BENDICK, Rebecca1, MENCIN, David2, KNAPPE, Ellen1, UPRETI, Bishal3, AOUDIA, Abdelkarim4, GALETZKA, John5 and BILHAM, Roger6, (1)Department of Geosciences, University of Montana, Missoula, MT 59812, (2)UNAVCO, 6350 Nautilus Dr, Boulder, CO 80301, (3)Department of Geology, Tribhuvan University and NAST, Kathmandu, Nepal, (4)Internationional Centre for Theoretical Physics, Strada Costiera, 11, Trieste, I-34151, Italy, (5)UNAVCO, Boullder, CO 80301, (6)Geological Sciences and CIRES, University of Colorado at Boulder, UCB 399, Boulder, CO 80309-0399, ellen.knappe@umconnect.umt.edu

The failure of the 2015 Gorkha earthquake to completely rupture the Himalayan décollement from the southern edge of Tibet to the faults fronting the Himalayan foothills (MFT), raises several issues concerning the future evolution of stresses now imposed in the lesser Himalaya at the latitude of Kathmandu.
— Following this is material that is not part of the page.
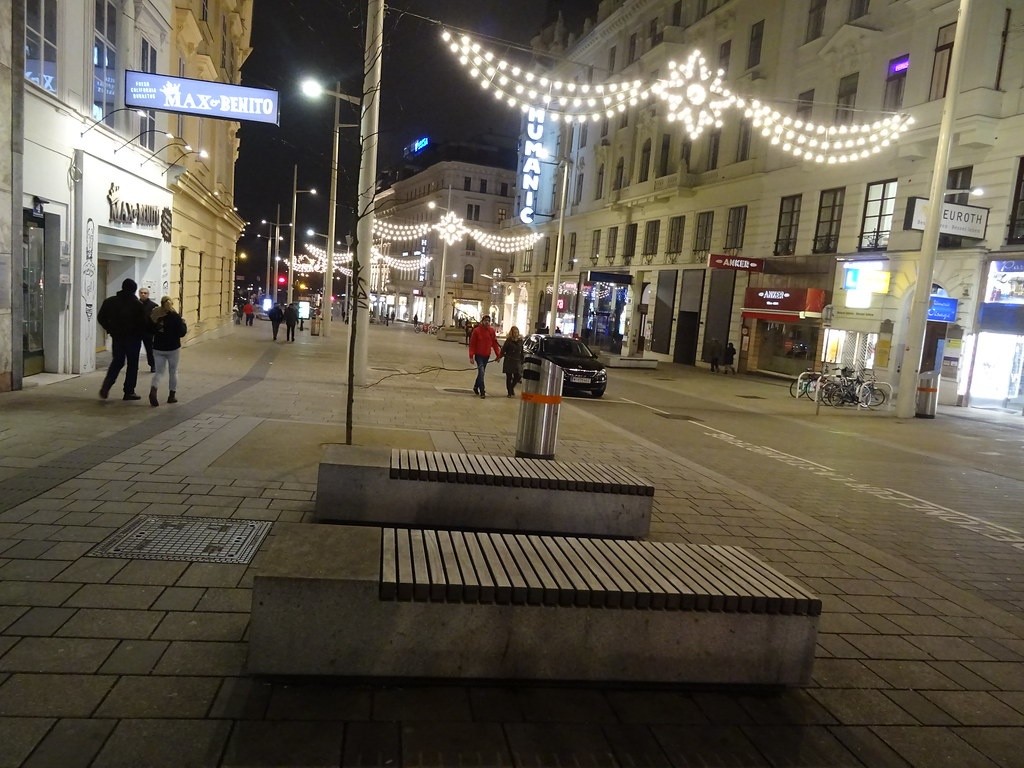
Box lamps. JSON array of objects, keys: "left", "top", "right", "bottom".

InSAR imagery and coseismic GPS measurements indicate that slip in the main rupture has imposed a tapered slip distribution near the rupture’s southern edge at approximately 10 km depth, 30 km north of the MFT. Shortly after the earthquake new GPS instruments were installed, bringing the number of instruments monitoring the western and southern edge of the Gorkha rupture to 15. In the first two months following the earthquake we observed slow continued southward displacements above the southern edge of the rupture at rates of 10-20 mm/yr, an order of magnitude larger than interseismic rates at these latitudes, which would dissipate the current slip deficit in ≈50 years. Preliminary forward models of afterslip and viscous response to the main rupture provide bounds on the strain partitioning among mechanisms and the potential stress changes on adjacent unslipped fault segments, including the 1505 rupture immediately to the west.